THE RECORDS –

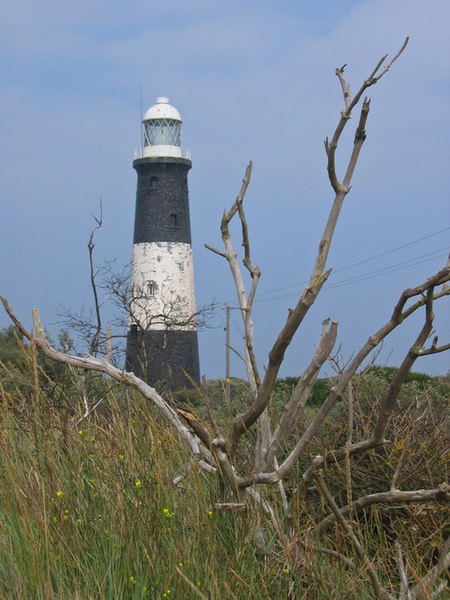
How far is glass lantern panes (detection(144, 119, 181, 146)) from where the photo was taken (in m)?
38.0

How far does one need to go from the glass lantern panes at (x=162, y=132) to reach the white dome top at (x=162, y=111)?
0.55 ft

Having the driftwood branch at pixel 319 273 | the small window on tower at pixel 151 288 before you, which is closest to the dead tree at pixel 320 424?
the driftwood branch at pixel 319 273

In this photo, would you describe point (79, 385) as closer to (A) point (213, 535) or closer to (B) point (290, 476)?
(B) point (290, 476)

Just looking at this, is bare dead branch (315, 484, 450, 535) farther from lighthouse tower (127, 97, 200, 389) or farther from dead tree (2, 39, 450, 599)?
lighthouse tower (127, 97, 200, 389)

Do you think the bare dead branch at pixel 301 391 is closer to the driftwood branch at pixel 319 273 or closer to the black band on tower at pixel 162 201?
the driftwood branch at pixel 319 273

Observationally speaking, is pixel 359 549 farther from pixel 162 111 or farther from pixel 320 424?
pixel 162 111

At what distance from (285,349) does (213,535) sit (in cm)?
72

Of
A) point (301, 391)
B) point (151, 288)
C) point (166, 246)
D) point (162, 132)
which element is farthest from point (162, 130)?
point (301, 391)

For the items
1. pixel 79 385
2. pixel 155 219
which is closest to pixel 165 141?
pixel 155 219

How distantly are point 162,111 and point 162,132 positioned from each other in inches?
46.6

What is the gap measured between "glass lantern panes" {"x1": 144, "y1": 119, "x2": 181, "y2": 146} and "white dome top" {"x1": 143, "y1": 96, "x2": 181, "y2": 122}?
0.55ft

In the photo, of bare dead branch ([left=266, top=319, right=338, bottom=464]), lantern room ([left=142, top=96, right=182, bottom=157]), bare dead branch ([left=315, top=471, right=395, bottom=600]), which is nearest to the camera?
bare dead branch ([left=315, top=471, right=395, bottom=600])

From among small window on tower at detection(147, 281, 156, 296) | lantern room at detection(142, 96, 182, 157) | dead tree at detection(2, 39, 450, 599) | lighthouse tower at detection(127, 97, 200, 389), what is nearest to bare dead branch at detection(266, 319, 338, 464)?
dead tree at detection(2, 39, 450, 599)

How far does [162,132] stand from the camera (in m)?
38.2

YOUR TASK – Return only the lines running from the line with "At what distance" to the last line of the records, both included, exactly as written.

COMPLETE ANSWER –
At what distance from (285,349) does (213,535) sit (in cm)?
72

Of
A) point (301, 391)
B) point (151, 288)
C) point (166, 246)
D) point (162, 132)
which element is farthest from point (162, 130)?
point (301, 391)

For the items
1. pixel 79 385
2. pixel 155 219
which is closest to pixel 165 141?
pixel 155 219

How distantly are point 162,111 and point 162,132 positioned from each other in inches?
46.6

What is the gap measured between "glass lantern panes" {"x1": 144, "y1": 119, "x2": 181, "y2": 146} and "white dome top" {"x1": 143, "y1": 96, "x2": 181, "y2": 122}?
0.55ft

In the photo, of bare dead branch ([left=266, top=319, right=338, bottom=464]), lantern room ([left=142, top=96, right=182, bottom=157]), bare dead branch ([left=315, top=471, right=395, bottom=600]), which is nearest to the camera?
bare dead branch ([left=315, top=471, right=395, bottom=600])

From among small window on tower at detection(147, 281, 156, 296) | lantern room at detection(142, 96, 182, 157) | dead tree at detection(2, 39, 450, 599) | lighthouse tower at detection(127, 97, 200, 389), what is nearest to bare dead branch at detection(266, 319, 338, 464)?
dead tree at detection(2, 39, 450, 599)

How far does [162,132] stand from the camera (in m)?
38.2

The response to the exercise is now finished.